La MRC de Rimouski-Neigette (figure 1), située dans la région administrative du Bas-Saint-Laurent, représente une zone de choix pour saisir les enjeux des changements climatiques sur l’industrie touristique côtière, pour les raisons suivantes : premièrement, ses infrastructures sont très exposées aux phénomènes climatiques ; deuxièmement, le tourisme côtier est un secteur d’activités très développé et troisièmement, ses activités touristiques côtières en font un pôle économique important (Bernatchez et al., 2015 ; Tourisme Rimouski, 2023). Son industrie touristique repose notamment sur la proximité avec la mer et sur son patrimoine maritime riche. Les activités touristiques s’orientent notamment vers le kayak de mer, la pêche récréative, l’excursion sur l’île Saint-Barnabé, le kitesurf, la randonnée côtière, la visite du Site historique maritime de la Pointe-au-Père et le tourisme culinaire basé sur les produits de la mer. Les littoraux de la région sont aussi exposés aux manifestations des changements climatiques, qui se présentent notamment sous forme d’ondes de tempête (Quintin, Bernatchez et Jolivet, 2013), de submersion marine (Lapointe, Sarrasin et Guillemard, 2015) et d’érosion côtière (Bernatchez et al., 2015). Ainsi, par sa vocation maritime, cette MRC est particulièrement fragile aux conséquences des changements climatiques.
Figure 1. Carte de la MRC de Rimouski-Neigette. (Source : Tourisme Rimouski, 2023)

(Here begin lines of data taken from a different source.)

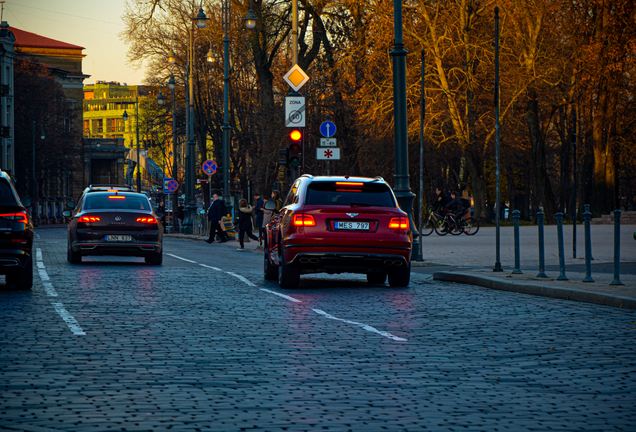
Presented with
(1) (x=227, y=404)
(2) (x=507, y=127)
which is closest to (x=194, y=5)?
(2) (x=507, y=127)

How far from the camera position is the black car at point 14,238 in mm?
14367

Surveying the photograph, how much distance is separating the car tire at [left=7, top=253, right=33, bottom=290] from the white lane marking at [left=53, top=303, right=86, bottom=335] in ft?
7.22

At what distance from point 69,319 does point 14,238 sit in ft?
12.7

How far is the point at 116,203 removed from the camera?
886 inches

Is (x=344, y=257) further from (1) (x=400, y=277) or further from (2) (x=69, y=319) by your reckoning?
(2) (x=69, y=319)

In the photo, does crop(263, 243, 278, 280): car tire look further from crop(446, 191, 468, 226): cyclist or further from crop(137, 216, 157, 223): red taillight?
crop(446, 191, 468, 226): cyclist

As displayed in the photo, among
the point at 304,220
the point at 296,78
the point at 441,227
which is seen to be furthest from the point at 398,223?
the point at 441,227

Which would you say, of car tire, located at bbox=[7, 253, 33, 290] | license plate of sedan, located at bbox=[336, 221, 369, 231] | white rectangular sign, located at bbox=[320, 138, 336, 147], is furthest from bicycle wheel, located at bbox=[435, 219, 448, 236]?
car tire, located at bbox=[7, 253, 33, 290]

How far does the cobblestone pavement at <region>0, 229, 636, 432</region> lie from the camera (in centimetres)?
610

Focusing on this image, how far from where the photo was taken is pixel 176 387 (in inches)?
277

Malgré les risques multiples qu’impliquent les changements climatiques pour le tourisme côtier, la recherche semble insuffisante (Lemmen et al., 2021). La planification des activités touristiques se focalise généralement sur des scénarios à court terme (Scott, Gössling et Hall, 2012). Dans une perspective de développement de cette industrie, il est essentiel de bien comprendre la situation pour déterminer les mesures d’adaptation actuelles et celles envisagées par les parties prenantes. Nous avons ici souhaité comprendre comment les parties prenantes de l’industrie touristique côtière de cette MRC élaborent des mesures adaptatives afin de répondre aux enjeux du tourisme côtier face aux changements climatiques.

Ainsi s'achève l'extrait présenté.